C.D. Warner, et al., comp. The Library of the World’s Best Literature.
An Anthology in Thirty Volumes. 1917.
Critical and Biographical Introduction
By Alexander von Humboldt (17691859)
B
Humboldt was born in Berlin, September 14th, 1769. His father was an officer of high rank in the Seven Years’ War, and afterwards a court chamberlain. The son first received private instruction, with his elder brother Wilhelm, the celebrated scholar and statesman, and then studied philology, history, and other branches, at Frankfort and Göttingen, making occasional trips to the Hartz Mountains or on the Rhine,—a result of these jaunts being a monograph on a geological subject. In 1790 came travel in Holland, Belgium, England, and France,—an experience which first suggested further travels in far-lying tropic lands; then came more study at a trades-school in Hamburg and at the well-known Mining School at Freiburg. His work won for him in 1792 the position of mining engineer; and tours in Switzerland and the Tyrol gave him material for several volumes in geological or chemical fields. The year 1799 marked a turning-point in his career; for he resigned his post in order to give himself unreservedly to the study of science. Some months were spent in Jena, where he enjoyed the society of Goethe and Schiller; starting in 1797, in company with Bonpland, the distinguished French botanist, upon a series of wanderings in Spain, Switzerland, Italy, and France. In 1799, still with his fellow scientist, he set out for South America, and spent five years in that country and in Mexico, engaged in various investigations; his adventures including the climbing of Chimborazo to an altitude higher than had hitherto been attained.

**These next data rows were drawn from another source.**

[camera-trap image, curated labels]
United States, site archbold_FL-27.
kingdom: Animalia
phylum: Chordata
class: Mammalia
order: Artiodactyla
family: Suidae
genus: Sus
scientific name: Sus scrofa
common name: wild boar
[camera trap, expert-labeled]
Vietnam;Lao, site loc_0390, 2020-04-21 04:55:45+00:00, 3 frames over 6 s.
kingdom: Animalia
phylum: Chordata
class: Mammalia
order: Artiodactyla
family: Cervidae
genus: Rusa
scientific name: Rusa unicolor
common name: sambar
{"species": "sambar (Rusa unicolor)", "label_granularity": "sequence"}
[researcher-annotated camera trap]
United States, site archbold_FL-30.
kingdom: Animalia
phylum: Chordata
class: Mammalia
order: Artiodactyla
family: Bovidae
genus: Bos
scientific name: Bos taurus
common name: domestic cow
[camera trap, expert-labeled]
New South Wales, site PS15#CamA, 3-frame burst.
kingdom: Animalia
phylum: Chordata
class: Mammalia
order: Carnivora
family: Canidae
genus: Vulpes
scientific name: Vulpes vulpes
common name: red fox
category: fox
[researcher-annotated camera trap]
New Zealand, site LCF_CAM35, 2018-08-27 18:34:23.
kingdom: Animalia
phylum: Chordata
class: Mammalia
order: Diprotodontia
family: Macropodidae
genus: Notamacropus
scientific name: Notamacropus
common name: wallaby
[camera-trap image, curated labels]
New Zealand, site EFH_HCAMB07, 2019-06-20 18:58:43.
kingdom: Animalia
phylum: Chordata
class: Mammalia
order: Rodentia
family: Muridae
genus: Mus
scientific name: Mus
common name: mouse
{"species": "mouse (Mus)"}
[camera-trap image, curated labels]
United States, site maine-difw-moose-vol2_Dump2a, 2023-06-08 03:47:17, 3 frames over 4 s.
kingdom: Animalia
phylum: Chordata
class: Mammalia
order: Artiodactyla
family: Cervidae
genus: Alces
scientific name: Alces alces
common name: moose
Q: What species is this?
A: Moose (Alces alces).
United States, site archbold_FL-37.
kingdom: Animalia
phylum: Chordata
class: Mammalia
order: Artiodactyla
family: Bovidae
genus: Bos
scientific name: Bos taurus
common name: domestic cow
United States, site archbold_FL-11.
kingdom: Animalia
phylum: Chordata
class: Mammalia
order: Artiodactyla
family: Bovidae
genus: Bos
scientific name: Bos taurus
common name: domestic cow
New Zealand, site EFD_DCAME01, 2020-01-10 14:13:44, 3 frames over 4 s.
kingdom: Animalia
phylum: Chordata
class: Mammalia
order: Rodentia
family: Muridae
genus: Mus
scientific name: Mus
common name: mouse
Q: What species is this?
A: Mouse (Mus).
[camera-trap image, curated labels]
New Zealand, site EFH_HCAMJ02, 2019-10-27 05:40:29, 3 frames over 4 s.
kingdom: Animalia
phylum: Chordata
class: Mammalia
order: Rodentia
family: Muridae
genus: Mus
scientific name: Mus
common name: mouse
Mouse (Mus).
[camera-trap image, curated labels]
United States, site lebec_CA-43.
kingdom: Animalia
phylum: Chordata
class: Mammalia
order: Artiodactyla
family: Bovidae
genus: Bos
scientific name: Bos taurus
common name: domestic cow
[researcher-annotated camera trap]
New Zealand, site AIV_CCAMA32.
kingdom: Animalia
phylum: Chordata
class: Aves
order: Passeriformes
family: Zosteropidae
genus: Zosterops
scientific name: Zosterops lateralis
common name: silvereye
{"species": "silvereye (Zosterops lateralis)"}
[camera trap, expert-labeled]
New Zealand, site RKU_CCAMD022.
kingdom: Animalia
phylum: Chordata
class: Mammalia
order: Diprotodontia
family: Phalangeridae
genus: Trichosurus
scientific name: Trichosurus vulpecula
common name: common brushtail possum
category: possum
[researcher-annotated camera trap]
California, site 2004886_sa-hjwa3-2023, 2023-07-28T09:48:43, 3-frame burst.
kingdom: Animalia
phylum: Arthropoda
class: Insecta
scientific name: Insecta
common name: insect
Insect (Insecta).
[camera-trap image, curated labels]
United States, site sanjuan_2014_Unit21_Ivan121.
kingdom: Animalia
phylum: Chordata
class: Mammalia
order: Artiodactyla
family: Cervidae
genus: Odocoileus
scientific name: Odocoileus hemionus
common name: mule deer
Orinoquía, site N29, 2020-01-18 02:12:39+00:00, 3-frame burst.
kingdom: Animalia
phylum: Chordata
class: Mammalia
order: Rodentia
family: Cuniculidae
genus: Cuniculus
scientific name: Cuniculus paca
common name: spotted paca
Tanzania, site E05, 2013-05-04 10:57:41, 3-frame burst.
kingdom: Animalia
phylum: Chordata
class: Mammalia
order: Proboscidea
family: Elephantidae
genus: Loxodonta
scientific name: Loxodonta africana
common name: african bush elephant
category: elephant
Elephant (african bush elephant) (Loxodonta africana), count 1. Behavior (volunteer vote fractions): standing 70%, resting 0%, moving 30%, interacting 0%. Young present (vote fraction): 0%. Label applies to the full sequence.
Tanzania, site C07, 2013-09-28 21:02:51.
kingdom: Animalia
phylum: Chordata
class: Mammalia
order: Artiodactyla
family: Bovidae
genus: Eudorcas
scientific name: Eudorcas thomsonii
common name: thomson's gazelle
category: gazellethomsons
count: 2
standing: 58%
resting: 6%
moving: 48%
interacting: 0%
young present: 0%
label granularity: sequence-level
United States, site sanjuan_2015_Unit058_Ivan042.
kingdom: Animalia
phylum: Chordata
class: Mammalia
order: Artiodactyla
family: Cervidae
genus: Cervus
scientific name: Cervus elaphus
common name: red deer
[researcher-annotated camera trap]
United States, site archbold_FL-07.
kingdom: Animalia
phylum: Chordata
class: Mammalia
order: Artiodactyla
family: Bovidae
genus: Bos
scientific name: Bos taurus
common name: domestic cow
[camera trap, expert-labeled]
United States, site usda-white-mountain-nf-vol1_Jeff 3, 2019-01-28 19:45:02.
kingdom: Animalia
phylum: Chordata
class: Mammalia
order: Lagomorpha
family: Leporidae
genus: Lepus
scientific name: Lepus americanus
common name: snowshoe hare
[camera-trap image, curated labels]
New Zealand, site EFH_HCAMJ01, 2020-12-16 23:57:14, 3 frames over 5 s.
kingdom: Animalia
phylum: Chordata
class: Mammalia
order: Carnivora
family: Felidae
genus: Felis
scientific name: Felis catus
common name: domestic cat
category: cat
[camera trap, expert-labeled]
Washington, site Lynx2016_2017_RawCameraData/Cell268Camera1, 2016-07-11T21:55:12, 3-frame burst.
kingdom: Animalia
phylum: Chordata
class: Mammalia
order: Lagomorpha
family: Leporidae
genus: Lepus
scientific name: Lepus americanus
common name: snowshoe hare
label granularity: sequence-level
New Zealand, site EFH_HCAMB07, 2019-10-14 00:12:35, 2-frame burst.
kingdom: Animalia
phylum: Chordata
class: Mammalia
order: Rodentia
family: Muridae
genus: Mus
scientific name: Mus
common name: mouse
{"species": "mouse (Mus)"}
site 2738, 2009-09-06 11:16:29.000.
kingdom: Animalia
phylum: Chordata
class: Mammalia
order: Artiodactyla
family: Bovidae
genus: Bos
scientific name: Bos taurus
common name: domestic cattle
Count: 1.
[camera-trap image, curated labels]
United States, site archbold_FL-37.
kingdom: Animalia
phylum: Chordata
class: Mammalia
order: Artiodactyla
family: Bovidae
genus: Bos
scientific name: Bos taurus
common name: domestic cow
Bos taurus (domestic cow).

Except for occasional visits to Berlin and other cities, he resided by permission of the German king in Paris, pursuing his researches, writing and preparing for the press his many treatises: but finally came back to Berlin for good and all in 1827, to begin his famous lectures at the University upon physical geography; holding too the position of court chamberlain, like his father before him. His natal city was his home until his death more than thirty years later.
In 1829, at the instigation of the Russian Emperor Nicholas, he undertook with other scientists a journey to Siberia and the Caspian Sea. During the next decade he executed several government missions in Paris; was instrumental in organizing observation stations, which led to the fine system of meteorological stations now obtaining in Germany; and completed the editing of one of his greatest works, the ‘Critical Examination of the History of Geography of the New Continent,’ written in the French tongue. With the exception of brief journeys to England and Denmark in 1841 and 1845, Humboldt remained in Germany, and with the zeal and enthusiasm of a young man carried on his labors as teacher and scholar in Berlin; the richest fruits of which are seen in his master work ‘Cosmos: A Sketch of a Physical Cosmography’ (1845–1858). This comprehensive study of the physical universe exhibits the rare union of qualities which makes Humboldt truly a genius in science. Of encyclopædic knowledge, a specialist pursuing technical analyses to their minutest details, the founder of meteorology and physical geography, a discoverer on the subjects of sea and plant life, a thinker who did original work in geology, astronomy, zoölogy, botany, and mineralogy,—he yet had the synthetic grasp, the insatiable desire for an all-embracing conception of the world of matter. He used his wonderful acquirements as a foundation upon which to rear a lofty structure whence all nature might be viewed and a sense of her as a living whole be gained. The ‘Cosmos,’ because of this broad outlook and nobility of spirit, is a unique work in scientific literature. Its general scheme embraces a fine introduction,—from which the selections below are chosen,—in which the author’s views on Nature as a vast organic unity are set forth with eloquence; a grand review of natural phenomena, sidereal and terrestrial, and including the study of man as an inhabitant of the planet; followed by a consideration of the incitements to nature’s study found in the literature of many lands; and concluded by a sweeping survey of the progress among mankind of natural conceptions with regard to the universe. There is nothing dry or repellently technical about the treatment, which is broad, profoundly ethical, and aglow with elevated feeling.
Humboldt, moreover, showed himself to be a man of wide human sympathy by presenting his theories and discoveries in lectures and popular articles, simply and plainly, so that those who ran could read and understand. It was natural that one who had this catholic sympathy, this feeling for the ideal significance of the natural world, this wish to put it before his fellow-men in the way of literature rather than of science, should have done writing of artistic worth.
A list of Humboldt’s works would be very long, and is necessarily omitted. He died May 6th, 1859, at the great age of ninety. He was, as a German critic remarks, the Nestor of scientific investigators in his own land, and indeed in Europe. As his statue is one of the proud ornaments of the stately entrance of Berlin University, so he himself is one of the proud intellectual adornments of his race,—a race conspicuous in the accomplishments of learning and genius.